Parvez Sharma

Parvez Sharma

Fellow: Awarded 2018
Field of Study: Film - Video

Competition: US & Canada

Filmmaker and author Parvez Sharma grew up in a small town in in northern India, just twenty minutes from the Islamic seminary that gave birth to the Taliban, while enrolled at a Catholic school called St. Mary’s Academy. Sanskrit was a third language and P.E. was Yoga. He excelled at neither. Adding to this unusual childhood was an early realization that he absorbed the world in images, aspect ratios and stories. By 12 he had (inappropriately) speed-read his mother’s copy of “Gone with the Wind” and even gotten his hands on Christopher Isherwood’s, “Berlin Diaries”! By 13 he was precociously photographing “everything” with a pretty basic Vivitar camera his American cousins had gifted him. His fate was sealed, a life behind the camera and also a wordsmith.

In 2006, the U.S. government, gave him, what he considers a “laughably real” visa category called “Alien with Extraordinary Abilities.” Taking it to heart (he says), he has made fearless, multiple award winning films about faith, identity, religious extremism and social justice. His evolving filmography is not only astonishing; it also includes many world firsts, encompassing four continents. The American part of this extensive filmography includes two multiple award winning films, A Jihad for Love and A Sinner in Mecca. Both films played at more than a 100 film festivals ranging from the prestigious Toronto International Film Festival, the Berlinale, IDFA (Amsterdam) and Sheffield (U.K.) The former documentary was the world’s first film on Islam and homosexuality and the story of how it was made is remarkable. An estimated eight million viewers finally saw it (and continue). Parvez built a unique “underground network of distribution,” and bootlegged copies of the film made their way into markets from Lahore to Beirut, Cairo and Tehran.

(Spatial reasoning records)
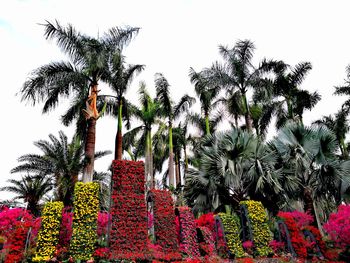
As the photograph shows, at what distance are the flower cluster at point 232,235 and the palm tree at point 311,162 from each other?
4190 mm

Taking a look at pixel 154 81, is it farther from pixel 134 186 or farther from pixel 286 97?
pixel 134 186

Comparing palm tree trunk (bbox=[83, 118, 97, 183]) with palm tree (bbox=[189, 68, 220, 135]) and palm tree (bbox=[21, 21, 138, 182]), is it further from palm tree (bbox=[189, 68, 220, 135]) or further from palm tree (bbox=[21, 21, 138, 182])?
palm tree (bbox=[189, 68, 220, 135])

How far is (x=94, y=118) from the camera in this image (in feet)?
47.8

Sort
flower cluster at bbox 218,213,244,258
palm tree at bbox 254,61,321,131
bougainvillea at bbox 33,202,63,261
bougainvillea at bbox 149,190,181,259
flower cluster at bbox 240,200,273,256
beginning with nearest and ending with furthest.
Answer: bougainvillea at bbox 33,202,63,261
bougainvillea at bbox 149,190,181,259
flower cluster at bbox 218,213,244,258
flower cluster at bbox 240,200,273,256
palm tree at bbox 254,61,321,131

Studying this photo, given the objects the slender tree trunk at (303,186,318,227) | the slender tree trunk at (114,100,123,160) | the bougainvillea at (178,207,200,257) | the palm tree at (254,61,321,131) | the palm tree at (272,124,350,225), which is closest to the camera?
the bougainvillea at (178,207,200,257)

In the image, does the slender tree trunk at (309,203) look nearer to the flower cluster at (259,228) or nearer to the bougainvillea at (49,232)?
the flower cluster at (259,228)

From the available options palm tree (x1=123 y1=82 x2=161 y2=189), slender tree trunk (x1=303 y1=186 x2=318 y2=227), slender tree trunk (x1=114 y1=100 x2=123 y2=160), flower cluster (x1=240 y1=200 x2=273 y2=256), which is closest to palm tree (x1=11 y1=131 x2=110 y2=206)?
slender tree trunk (x1=114 y1=100 x2=123 y2=160)

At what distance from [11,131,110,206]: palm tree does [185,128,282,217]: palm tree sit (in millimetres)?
6590

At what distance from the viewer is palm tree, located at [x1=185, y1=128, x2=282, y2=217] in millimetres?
15094

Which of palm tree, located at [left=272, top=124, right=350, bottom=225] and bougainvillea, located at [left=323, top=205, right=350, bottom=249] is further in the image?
palm tree, located at [left=272, top=124, right=350, bottom=225]

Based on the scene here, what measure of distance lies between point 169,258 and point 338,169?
958cm

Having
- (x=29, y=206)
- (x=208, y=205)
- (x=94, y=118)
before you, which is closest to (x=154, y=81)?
(x=94, y=118)

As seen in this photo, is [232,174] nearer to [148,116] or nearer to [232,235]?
[232,235]

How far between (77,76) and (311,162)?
12568 mm
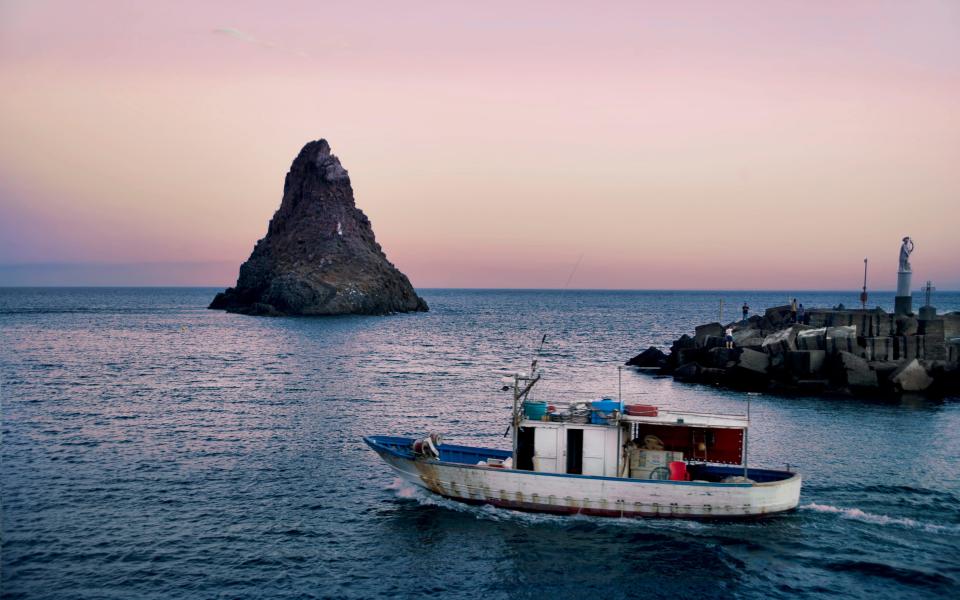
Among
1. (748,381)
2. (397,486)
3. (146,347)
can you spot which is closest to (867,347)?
(748,381)

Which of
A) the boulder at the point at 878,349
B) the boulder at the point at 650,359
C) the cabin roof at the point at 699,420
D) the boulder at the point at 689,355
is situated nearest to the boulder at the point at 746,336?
the boulder at the point at 689,355

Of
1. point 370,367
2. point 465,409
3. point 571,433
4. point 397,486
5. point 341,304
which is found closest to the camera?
point 571,433

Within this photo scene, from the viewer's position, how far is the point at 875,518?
23.0m

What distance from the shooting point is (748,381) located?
4891 centimetres

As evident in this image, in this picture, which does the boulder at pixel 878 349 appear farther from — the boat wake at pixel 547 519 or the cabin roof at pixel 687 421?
the boat wake at pixel 547 519

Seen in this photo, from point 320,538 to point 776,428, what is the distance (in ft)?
82.9

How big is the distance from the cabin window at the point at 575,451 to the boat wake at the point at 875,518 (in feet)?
26.3

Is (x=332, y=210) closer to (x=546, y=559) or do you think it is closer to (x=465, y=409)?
(x=465, y=409)

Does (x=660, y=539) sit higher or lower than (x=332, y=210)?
lower

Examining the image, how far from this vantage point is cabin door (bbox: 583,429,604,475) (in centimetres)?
2327

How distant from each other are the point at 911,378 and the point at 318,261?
11616cm

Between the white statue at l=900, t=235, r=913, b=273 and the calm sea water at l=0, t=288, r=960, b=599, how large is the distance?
42.7ft

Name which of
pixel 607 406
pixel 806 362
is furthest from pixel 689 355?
pixel 607 406

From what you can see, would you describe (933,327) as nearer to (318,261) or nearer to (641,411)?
(641,411)
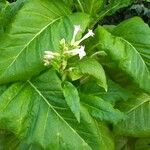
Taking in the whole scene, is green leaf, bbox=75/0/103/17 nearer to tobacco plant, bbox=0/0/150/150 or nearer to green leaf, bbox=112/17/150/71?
tobacco plant, bbox=0/0/150/150

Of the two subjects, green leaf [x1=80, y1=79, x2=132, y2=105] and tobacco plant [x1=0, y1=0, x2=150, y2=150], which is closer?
tobacco plant [x1=0, y1=0, x2=150, y2=150]

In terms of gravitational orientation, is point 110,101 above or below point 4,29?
below

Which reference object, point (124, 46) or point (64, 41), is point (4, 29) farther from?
point (124, 46)

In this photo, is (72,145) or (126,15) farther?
(126,15)

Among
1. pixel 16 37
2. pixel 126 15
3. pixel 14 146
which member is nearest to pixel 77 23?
pixel 16 37

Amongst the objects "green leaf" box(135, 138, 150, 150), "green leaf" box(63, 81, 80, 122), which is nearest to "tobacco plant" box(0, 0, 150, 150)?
"green leaf" box(63, 81, 80, 122)

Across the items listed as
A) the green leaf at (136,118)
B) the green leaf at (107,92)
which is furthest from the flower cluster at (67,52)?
the green leaf at (136,118)
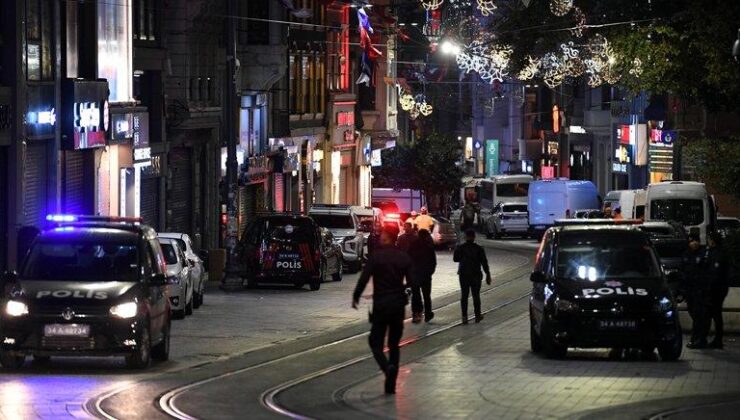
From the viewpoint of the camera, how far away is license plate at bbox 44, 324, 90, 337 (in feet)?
67.5

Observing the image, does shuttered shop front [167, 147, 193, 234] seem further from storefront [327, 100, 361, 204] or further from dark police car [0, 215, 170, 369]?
dark police car [0, 215, 170, 369]

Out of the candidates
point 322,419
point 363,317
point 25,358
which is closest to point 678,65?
point 363,317

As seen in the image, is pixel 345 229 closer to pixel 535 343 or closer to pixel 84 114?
pixel 84 114

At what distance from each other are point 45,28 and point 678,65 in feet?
42.8

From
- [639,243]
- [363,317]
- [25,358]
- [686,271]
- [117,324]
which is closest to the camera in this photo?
[117,324]

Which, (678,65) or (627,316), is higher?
(678,65)

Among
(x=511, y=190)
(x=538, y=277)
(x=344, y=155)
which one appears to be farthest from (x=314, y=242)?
(x=511, y=190)

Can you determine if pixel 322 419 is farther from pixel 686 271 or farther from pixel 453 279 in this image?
pixel 453 279

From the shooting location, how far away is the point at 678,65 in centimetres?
3412

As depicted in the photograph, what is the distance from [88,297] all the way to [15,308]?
862 mm

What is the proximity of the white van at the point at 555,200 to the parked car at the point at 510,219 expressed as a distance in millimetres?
2751

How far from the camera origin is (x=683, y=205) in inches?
2046

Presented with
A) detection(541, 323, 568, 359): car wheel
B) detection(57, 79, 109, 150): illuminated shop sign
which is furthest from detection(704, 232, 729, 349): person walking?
detection(57, 79, 109, 150): illuminated shop sign

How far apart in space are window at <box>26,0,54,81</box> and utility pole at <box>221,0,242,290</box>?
4.44 meters
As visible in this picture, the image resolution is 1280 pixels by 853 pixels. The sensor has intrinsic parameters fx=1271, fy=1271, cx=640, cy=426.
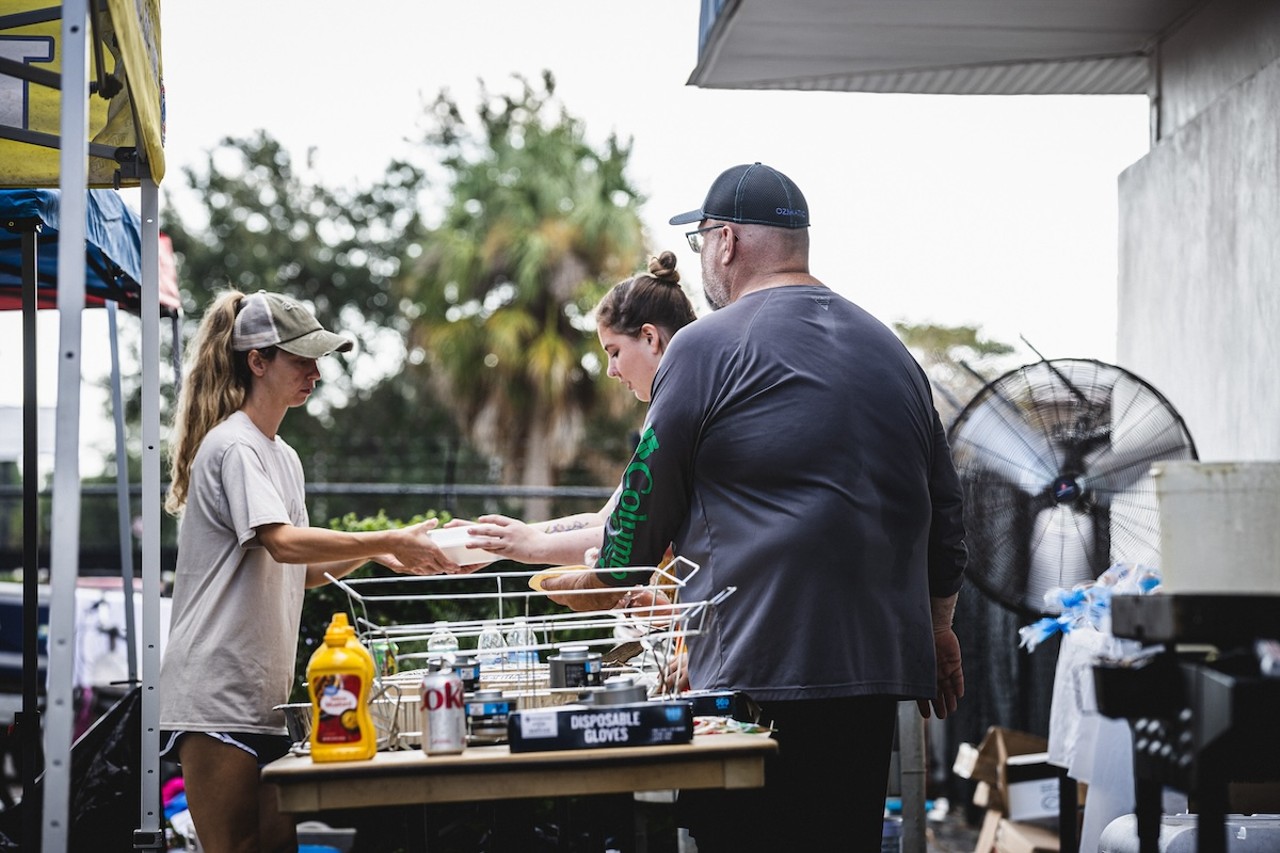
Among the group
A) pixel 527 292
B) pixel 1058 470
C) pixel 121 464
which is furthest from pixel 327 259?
pixel 1058 470

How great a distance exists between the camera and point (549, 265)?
66.7 ft

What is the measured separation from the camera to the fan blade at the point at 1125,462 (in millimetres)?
4617

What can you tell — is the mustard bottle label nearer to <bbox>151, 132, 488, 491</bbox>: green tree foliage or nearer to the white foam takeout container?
the white foam takeout container

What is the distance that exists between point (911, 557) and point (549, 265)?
17.9 metres

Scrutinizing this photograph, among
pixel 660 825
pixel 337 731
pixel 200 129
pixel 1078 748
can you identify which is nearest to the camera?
pixel 337 731

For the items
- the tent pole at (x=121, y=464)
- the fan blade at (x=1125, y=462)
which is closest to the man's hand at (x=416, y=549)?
the fan blade at (x=1125, y=462)

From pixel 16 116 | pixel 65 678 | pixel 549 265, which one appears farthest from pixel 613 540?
pixel 549 265

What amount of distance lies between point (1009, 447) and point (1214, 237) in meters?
1.52

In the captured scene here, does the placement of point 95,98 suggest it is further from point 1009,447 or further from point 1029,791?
point 1029,791

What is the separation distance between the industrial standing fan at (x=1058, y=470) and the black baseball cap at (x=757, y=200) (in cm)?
197

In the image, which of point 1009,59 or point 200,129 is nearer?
point 1009,59

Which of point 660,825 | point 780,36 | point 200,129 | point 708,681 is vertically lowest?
point 660,825

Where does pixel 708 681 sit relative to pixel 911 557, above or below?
below

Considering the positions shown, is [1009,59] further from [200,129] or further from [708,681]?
[200,129]
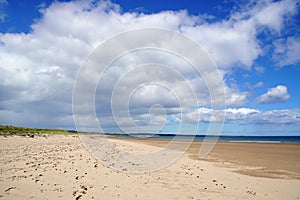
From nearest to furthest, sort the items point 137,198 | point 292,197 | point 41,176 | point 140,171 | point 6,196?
point 6,196 → point 137,198 → point 292,197 → point 41,176 → point 140,171

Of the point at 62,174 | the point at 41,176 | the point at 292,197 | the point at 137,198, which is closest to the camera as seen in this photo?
the point at 137,198

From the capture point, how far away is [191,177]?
40.0ft

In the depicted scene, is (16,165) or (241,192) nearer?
(241,192)

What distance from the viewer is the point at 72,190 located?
28.9 ft

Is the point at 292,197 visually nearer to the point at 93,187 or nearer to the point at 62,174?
the point at 93,187

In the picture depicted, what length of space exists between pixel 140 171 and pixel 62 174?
152 inches

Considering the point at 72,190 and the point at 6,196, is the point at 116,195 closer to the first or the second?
the point at 72,190

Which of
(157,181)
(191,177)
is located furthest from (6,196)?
(191,177)

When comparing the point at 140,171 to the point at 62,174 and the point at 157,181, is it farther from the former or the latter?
the point at 62,174

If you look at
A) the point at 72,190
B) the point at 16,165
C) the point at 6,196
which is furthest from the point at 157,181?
the point at 16,165

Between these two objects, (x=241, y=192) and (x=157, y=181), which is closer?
(x=241, y=192)

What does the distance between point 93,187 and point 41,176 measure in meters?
2.55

■ TASK OBJECTIVE ■
Reproduce the passage of the Parvez Sharma profile from "Filmmaker and author" up to and including "also a wordsmith.".

■ ANSWER TO THIS EXERCISE ■
Filmmaker and author Parvez Sharma grew up in a small town in in northern India, just twenty minutes from the Islamic seminary that gave birth to the Taliban, while enrolled at a Catholic school called St. Mary’s Academy. Sanskrit was a third language and P.E. was Yoga. He excelled at neither. Adding to this unusual childhood was an early realization that he absorbed the world in images, aspect ratios and stories. By 12 he had (inappropriately) speed-read his mother’s copy of “Gone with the Wind” and even gotten his hands on Christopher Isherwood’s, “Berlin Diaries”! By 13 he was precociously photographing “everything” with a pretty basic Vivitar camera his American cousins had gifted him. His fate was sealed, a life behind the camera and also a wordsmith.